Racial discrimination continues to be pervasive in cultures throughout the world. Researchers examined the level of racial discrimination in the United States labor market by randomly assigning identical résumés to black-sounding or white-sounding names and observing the impact on requests for interviews from employers.
In the dataset provided, each row represents a resume. The 'race' column has two values, 'b' and 'w', indicating black-sounding and white-sounding. The column 'call' has two values, 1 and 0, indicating whether the resume received a call from employers or not.
Note that the 'b' and 'w' values in race are assigned randomly to the resumes when presented to the employer.
import pandas as pd
import numpy as np
from scipy import stats
import math
data = pd.io.stata.read_stata('data/us_job_market_discrimination.dta')
# number of callbacks for black-sounding names
sum(data[data.race=='b'].call)
data.head()
# Black Rate of Callback
n1 = len(data[data.race=='b']) # number of black-sounding names
sum_b = sum(data[data.race=='b'].call) # number of callbacks for black-sounding names
rate_b = sum_b / n1
# White Rate of Callback
n2 = len(data[data.race=='w']) # number of white-sounding names
sum_w = sum(data[data.race=='w'].call) # number of callbacks for white-sounding names
rate_w = sum_w / n2
rate_b, rate_w
print "The black rate of callback is", rate_b
print "The white rate of callback is", rate_w
Requirements for CLT:
1) The samples must be independent: Black and White sounding names were randomly assigned to similar resumes so they represent a random sample and are independent. This requirement is met.
2) The sample size must be 'big enough':
The sample size must not be bigger than 10% of the entire population. With around 2400 data points each representing the black and white race in America, we can assume this would be less than 10% of the millions of each race in America. This requirement is met.
The sample size should be large enough so that:
rate_b * p (# of black sounding individuals in US) >= 10
rate_w * q (# of white sounding individuals in US) >= 10
Assuming there is a mimimum of a million of each race (VERY conservative estimate):
rate_b *1000000, rate_w * 1000000
The appropriate test for this problem will be a Difference in Proportion Confidence Interval and Two-Sided Z-Test. We using the z-statistic becuase there is a high sample size.
Null Hypothesis (Ho): rate_w - rate_b = 0
Alternative Hypothesis (Ha): rate_w = rate_b != 0
Significance Level = .05
p = rate_w - rate_b
std = math.sqrt((rate_w * (1-rate_w) / n2) + (rate_b * (1-rate_b)/n1))
z_score = 1.96
# with alpha = .05
# 95% chance that rate_w - rate_b is within 1.96 standard deviations from
# our sample proportion according to the z-table.
ME = z_score * std
lower = p - ME
upper = p + ME
print 'Margin of Error: ', ME
print 'Confidence Interval', [lower, upper]
#### Assuming the null hypothesis is true, how many times do we see that we see that the difference betweent the callback rates is zero (rate_w - rate_b = 0)?
#### If it occurs a lot then any difference we see between the white and black callback rate is probably due to chance. If it does not, then the effect is sigificant.
Converting proportion differences into standard deviations so we can use a score and proability: In other words what is the probability or likelihood of getting a rate_w - rate_b = 0 in standard deviations from the population difference? If it is less than 5% then significant.
# New calculation for std becuase we are assuming null hypothesis is true
# Therefore must calculate population std such that p1 = p2 = p_hat
# p_hat is proportion of total callbacks for whole sample
# calculating proportion of callbacks disregarding race
p = rate_w = rate_b
p_hat = (sum_b + sum_w) / (n1 + n2)
std = math.sqrt( (2*p_hat*1-p_hat) / n1 ) #n1 = n2 so divide by either
# Calculate z-score
# How many standard devations away from the mean is our sample statistics
z_score = (p - 0) / std
z_score
The probability of getting a z-score of 11 is very small, even while assuming the null hypothesis is true.

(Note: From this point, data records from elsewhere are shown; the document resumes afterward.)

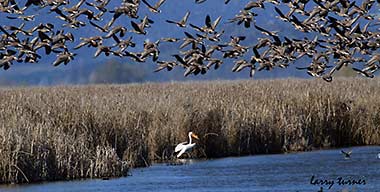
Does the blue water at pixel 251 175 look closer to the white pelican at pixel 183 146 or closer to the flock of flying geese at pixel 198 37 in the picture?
the white pelican at pixel 183 146

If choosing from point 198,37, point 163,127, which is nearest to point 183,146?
point 163,127

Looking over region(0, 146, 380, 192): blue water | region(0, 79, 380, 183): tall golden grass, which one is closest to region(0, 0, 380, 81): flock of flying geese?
region(0, 146, 380, 192): blue water

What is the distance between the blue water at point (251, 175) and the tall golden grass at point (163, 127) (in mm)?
415

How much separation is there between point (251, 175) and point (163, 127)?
3.12 m

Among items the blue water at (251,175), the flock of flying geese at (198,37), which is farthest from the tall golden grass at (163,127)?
the flock of flying geese at (198,37)

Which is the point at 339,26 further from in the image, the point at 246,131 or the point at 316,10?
the point at 246,131

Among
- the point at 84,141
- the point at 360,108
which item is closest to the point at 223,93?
the point at 360,108

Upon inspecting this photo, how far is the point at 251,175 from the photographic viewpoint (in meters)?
19.6

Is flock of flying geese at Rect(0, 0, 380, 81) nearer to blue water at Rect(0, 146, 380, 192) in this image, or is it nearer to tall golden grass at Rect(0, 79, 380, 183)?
blue water at Rect(0, 146, 380, 192)

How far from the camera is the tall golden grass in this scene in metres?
18.3

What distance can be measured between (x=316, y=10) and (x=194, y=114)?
12336 mm

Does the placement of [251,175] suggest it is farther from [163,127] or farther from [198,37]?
[198,37]

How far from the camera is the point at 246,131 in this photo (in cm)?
2286

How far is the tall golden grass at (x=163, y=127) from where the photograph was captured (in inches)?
721
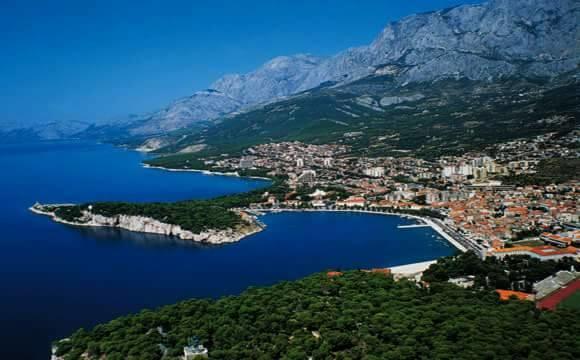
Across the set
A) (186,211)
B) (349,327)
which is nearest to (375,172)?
(186,211)

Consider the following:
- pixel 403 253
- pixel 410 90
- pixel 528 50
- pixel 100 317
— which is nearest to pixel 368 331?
pixel 100 317

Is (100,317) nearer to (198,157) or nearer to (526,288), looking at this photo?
(526,288)

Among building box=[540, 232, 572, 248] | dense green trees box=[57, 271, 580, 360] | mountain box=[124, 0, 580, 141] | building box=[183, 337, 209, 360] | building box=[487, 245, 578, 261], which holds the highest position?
mountain box=[124, 0, 580, 141]

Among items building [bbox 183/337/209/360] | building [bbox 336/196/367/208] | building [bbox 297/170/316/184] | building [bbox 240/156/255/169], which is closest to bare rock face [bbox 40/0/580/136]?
building [bbox 240/156/255/169]

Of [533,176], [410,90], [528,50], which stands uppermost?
[528,50]

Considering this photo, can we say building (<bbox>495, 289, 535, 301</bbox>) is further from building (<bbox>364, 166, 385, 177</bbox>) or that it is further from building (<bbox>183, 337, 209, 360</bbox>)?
building (<bbox>364, 166, 385, 177</bbox>)
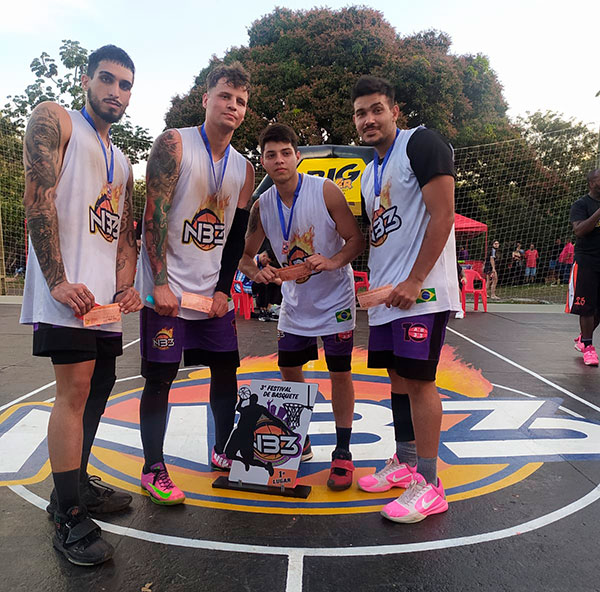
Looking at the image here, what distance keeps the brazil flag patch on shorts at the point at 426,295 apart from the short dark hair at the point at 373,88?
91 centimetres

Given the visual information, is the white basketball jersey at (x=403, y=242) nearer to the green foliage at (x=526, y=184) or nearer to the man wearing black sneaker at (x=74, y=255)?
the man wearing black sneaker at (x=74, y=255)

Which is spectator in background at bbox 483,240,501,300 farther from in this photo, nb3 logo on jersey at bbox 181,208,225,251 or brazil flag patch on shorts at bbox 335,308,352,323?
nb3 logo on jersey at bbox 181,208,225,251

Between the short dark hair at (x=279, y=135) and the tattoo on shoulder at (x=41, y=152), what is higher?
the short dark hair at (x=279, y=135)

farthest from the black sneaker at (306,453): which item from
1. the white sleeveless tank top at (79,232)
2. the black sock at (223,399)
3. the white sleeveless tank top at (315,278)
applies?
the white sleeveless tank top at (79,232)

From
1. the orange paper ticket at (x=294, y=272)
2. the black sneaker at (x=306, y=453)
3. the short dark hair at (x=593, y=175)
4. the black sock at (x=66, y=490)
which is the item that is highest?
the short dark hair at (x=593, y=175)

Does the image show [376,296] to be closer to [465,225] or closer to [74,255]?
[74,255]

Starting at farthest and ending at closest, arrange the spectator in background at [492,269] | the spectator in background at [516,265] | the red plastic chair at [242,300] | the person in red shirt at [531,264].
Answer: the spectator in background at [516,265], the person in red shirt at [531,264], the spectator in background at [492,269], the red plastic chair at [242,300]

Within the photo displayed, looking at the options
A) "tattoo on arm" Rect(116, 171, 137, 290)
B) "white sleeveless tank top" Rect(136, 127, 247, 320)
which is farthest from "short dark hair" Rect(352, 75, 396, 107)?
"tattoo on arm" Rect(116, 171, 137, 290)

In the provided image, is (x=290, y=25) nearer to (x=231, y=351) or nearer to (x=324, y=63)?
(x=324, y=63)

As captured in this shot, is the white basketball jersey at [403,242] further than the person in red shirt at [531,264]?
No

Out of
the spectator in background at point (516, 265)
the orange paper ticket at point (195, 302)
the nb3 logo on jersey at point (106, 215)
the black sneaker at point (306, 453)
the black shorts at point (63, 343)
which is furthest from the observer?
the spectator in background at point (516, 265)

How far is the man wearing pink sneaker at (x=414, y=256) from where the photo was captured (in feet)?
7.09

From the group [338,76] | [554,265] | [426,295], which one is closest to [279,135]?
[426,295]

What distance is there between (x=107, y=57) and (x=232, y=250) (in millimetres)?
1032
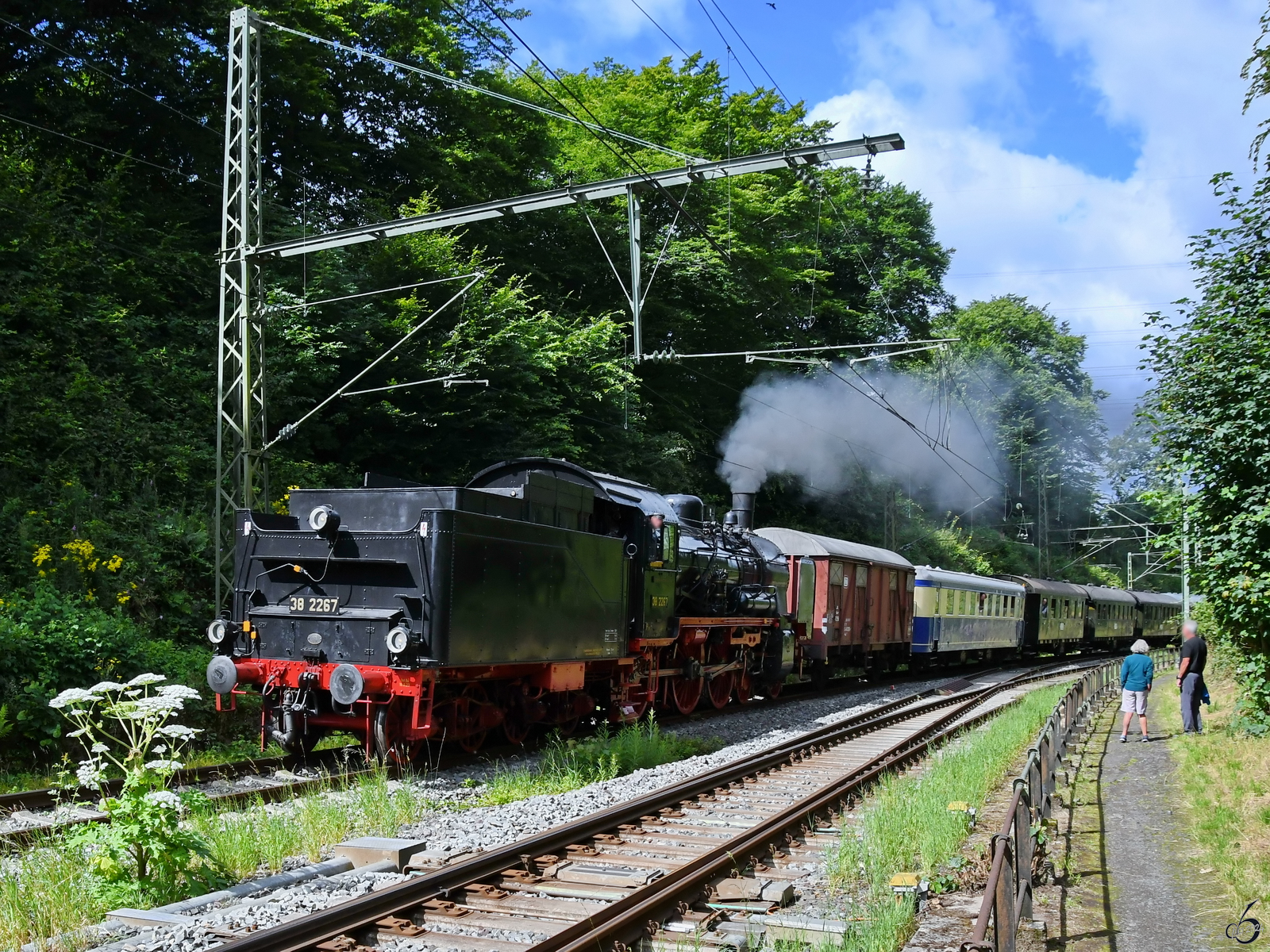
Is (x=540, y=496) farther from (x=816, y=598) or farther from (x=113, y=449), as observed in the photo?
(x=816, y=598)

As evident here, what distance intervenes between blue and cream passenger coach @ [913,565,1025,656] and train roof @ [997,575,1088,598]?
702 millimetres

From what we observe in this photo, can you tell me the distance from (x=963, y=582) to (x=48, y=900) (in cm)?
2592

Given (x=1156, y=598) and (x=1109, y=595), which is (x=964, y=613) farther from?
(x=1156, y=598)

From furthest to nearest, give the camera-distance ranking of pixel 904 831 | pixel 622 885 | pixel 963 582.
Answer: pixel 963 582 → pixel 904 831 → pixel 622 885

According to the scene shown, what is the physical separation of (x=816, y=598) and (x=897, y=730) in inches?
247

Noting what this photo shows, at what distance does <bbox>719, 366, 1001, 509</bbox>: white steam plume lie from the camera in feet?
74.1

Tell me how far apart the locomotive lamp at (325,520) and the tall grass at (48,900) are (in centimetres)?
392

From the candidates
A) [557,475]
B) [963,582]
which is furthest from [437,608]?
[963,582]

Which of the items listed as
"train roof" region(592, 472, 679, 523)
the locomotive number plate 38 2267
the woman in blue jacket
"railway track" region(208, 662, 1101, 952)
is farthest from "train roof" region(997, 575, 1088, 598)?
the locomotive number plate 38 2267

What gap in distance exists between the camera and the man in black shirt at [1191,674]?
1325cm

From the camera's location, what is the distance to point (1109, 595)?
41.7m

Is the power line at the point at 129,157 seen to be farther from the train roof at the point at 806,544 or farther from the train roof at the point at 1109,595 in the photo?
the train roof at the point at 1109,595

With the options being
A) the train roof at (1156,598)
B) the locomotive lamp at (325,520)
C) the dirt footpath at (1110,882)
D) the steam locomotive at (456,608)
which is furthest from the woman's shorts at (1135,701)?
the train roof at (1156,598)

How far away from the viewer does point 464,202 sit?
24500 millimetres
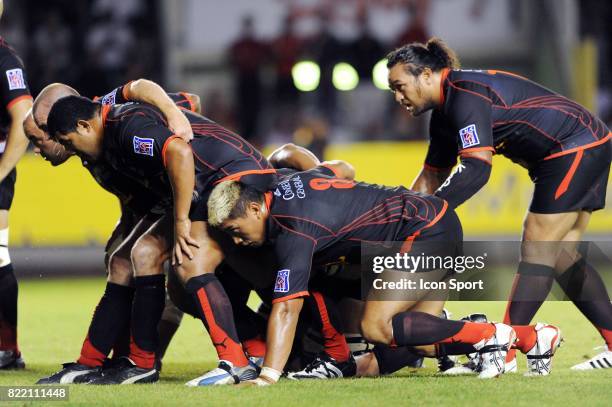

Therefore, with a z-score as high as 11, the p-value = 0
The is a 95% chance that the true difference of white-sounding call back rates and black-sounding call back rates is between .016 and .04.
This means we are 95% confident that there exists a difference between the two races in which individuals with white-sounding names are favored and called back more often.
p-value = 0
The probability of getting a z-score of 11 is very small, even while assuming the null hypothesis is true. This means that the effect that we see (a difference in the proportion of callbacks between white and balck sounding names) is significant.
No, the analysis only looked at the relationship between race and callbacks. There are a number of other variables included in the data that may have equal or more impact on the callback rate.
We must test the signiicance of these variables to callback rate to determine which is the best to determine callback success.
The next step in this analysis would be to add on the additional data in the table and test for significance and coorelation.